● **ESTRATTO**:
* * * *

Ma di cosa ci preoccupiamo? Il Dipartimento dell’Amministrazione Penitenziaria (il DAP) è lo specchio delle virtù, infatti da decenni è oggetto di denunce per procedure torbide nell’assegnazione degli appalti. La Procura di Roma segue sempre lo stesso rituale: avvia l’indagine e poi dà tempo al tempo per insabbiare tutto. Nel 2014 Alfonso Bonafede chiese addirittura l’istituzione di una commissione d’inchiesta parlamentare per indagare sulle magagne del DAP. Ma poi Bonafede è diventato ministro della Giustizia ed ha deposto queste velleità. Eppure ce ne sarebbero delle belle, in quanto pare che si “mangi” persino sul business dei pasti ai detenuti. Il DAP ha addirittura assegnato alla stessa azienda di ristorazione sia l’appalto per i pasti ordinari ai detenuti, sia per lo spaccio a pagamento di cibo all’interno delle carceri. Si è così delineato un evidente conflitto d’interessi, dato che quanto peggiore è il cibo fornito nei pasti ordinari, tanto più si sarà costretti ad acquistare cibo allo spaccio. Il DAP però assicura che non c’è conflitto d’interessi, perché, anche se l’azienda è la stessa, si tratta di due contratti diversi (sic!). Di fronte ad una tale sottigliezza giuridica, nessuno potrebbe mai dubitare che il DAP faccia un uso meno che limpido dell’oscurità del 41bis.

Sin dalle sue prime versioni alla fine degli anni’80, il regime carcerario del 41bis ha sempre incontrato consenso e popolarità, ed il fatto che sia una particolarità italiana, lo ha reso anche un motivo di orgoglio nazionale. L’oligarchia italica ha costruito il suo specifico percorso di grandeur, di ascesa di status internazionale, attraverso la dimostrazione e l’esibizione della propria capacità di controllo sociale, di trasformare tutto un popolo in una cavia. La peculiarità dell’imperialismo italiano è appunto quella di porsi come partner e sponda di imperialismi maggiori; quindi un modello imperialistico non basato principalmente sulla guerra verso l’esterno ma sulla guerra civile, sul regolamento di conti permanente.

Il Risorgimento, il fascismo e l’antifascismo hanno tutti fondato la propria epopea sulla conflittualità interna; anche l’emergenzialismo Covid ha rappresentato uno dei momenti più esaltanti per lo status internazionale dell’oligarchia nostrana, dato che in Italia si è inventato il lockdown, ed in più siamo stati l’unico Paese che ha adottato misure come il green pass per accedere ai luoghi di lavoro, l’obbligo vaccinale e la gogna per i cosiddetti no-vax. Questa euforia di grandeur degli oligarchi ha coinvolto la gran maggioranza della popolazione. In questa epopea della guerra civile, nell’ultimo mezzo secolo sono rientrati soprattutto l’antiterrorismo e l’antimafia, quindi il 41bis è diventato un fiore all’occhiello del nostro prestigio internazionale ed il suo fascino si impone trasversalmente agli schieramenti ideologici di destra o sinistra. Ogni tanto qualche ONG dei diritti umani fa finta di criticare, ma proprio il minimo necessario.

* * * *

● **VOCI DEL DATASET**:
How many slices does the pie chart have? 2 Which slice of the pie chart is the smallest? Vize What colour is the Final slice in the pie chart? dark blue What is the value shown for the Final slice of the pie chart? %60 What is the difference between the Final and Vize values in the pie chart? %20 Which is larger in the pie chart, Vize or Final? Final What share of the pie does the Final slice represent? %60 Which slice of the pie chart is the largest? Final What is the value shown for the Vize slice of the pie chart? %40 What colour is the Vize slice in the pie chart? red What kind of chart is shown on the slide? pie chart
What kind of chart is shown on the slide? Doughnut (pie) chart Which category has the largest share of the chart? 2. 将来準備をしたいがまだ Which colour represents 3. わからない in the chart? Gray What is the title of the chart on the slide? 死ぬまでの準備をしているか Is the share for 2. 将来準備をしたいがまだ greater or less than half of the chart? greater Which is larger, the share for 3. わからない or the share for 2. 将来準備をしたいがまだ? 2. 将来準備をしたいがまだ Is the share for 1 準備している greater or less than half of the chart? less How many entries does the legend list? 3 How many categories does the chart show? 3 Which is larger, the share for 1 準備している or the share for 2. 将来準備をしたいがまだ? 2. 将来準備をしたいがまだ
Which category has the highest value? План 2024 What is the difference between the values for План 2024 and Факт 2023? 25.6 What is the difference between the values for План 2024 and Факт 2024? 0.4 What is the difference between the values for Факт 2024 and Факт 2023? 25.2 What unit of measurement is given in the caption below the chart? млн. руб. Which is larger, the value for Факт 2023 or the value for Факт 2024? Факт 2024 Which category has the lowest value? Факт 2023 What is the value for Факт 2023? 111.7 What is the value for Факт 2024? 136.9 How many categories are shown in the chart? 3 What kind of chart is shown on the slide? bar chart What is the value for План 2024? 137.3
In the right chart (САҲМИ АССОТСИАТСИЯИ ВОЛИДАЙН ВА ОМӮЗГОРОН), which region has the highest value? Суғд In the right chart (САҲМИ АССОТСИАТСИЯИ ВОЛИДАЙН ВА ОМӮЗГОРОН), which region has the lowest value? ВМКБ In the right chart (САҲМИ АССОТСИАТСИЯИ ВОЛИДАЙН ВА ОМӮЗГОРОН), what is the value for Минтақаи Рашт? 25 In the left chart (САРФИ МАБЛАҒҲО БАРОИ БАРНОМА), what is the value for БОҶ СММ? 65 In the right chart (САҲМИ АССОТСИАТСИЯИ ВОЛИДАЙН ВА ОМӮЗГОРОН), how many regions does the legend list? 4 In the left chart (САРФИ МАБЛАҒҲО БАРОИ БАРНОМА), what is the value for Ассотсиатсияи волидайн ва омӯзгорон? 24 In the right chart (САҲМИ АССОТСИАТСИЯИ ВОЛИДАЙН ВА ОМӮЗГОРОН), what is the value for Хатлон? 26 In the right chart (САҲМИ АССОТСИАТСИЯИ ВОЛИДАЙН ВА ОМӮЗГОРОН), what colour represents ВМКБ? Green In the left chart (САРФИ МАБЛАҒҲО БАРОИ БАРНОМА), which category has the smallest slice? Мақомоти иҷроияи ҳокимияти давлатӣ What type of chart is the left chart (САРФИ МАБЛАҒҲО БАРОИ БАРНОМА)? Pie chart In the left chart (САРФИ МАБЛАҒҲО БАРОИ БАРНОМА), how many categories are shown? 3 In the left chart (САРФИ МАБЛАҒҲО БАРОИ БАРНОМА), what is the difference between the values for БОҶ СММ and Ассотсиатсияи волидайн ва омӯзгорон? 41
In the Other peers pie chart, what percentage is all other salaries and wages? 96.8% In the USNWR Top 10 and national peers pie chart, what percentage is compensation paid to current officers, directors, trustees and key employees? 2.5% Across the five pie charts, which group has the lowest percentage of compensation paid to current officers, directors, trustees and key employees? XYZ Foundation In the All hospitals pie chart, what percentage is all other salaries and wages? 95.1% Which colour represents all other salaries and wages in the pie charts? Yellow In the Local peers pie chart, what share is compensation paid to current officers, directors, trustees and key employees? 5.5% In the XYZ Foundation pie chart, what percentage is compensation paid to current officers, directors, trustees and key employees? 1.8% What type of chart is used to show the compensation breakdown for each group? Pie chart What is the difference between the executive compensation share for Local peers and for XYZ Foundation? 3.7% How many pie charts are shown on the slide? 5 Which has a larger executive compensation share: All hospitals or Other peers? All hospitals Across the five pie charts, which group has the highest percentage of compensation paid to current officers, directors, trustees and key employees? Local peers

* * * *

● **CONSEGNA**:
Rispondi alle domande seguenti usando solo l'estratto.
1. In che anno Alfonso Bonafede chiese l'istituzione di una commissione d'inchiesta parlamentare sul DAP?
2. Quando comparvero le prime versioni del regime carcerario del 41bis?
3. Quali misure avrebbe adottato l'Italia come unico Paese durante l'emergenza Covid?

● **RISPOSTA ATTESA**:
1. Nel 2014.
2. Alla fine degli anni '80.
3. Il green pass per accedere ai luoghi di lavoro, l'obbligo vaccinale e la gogna per i cosiddetti no-vax.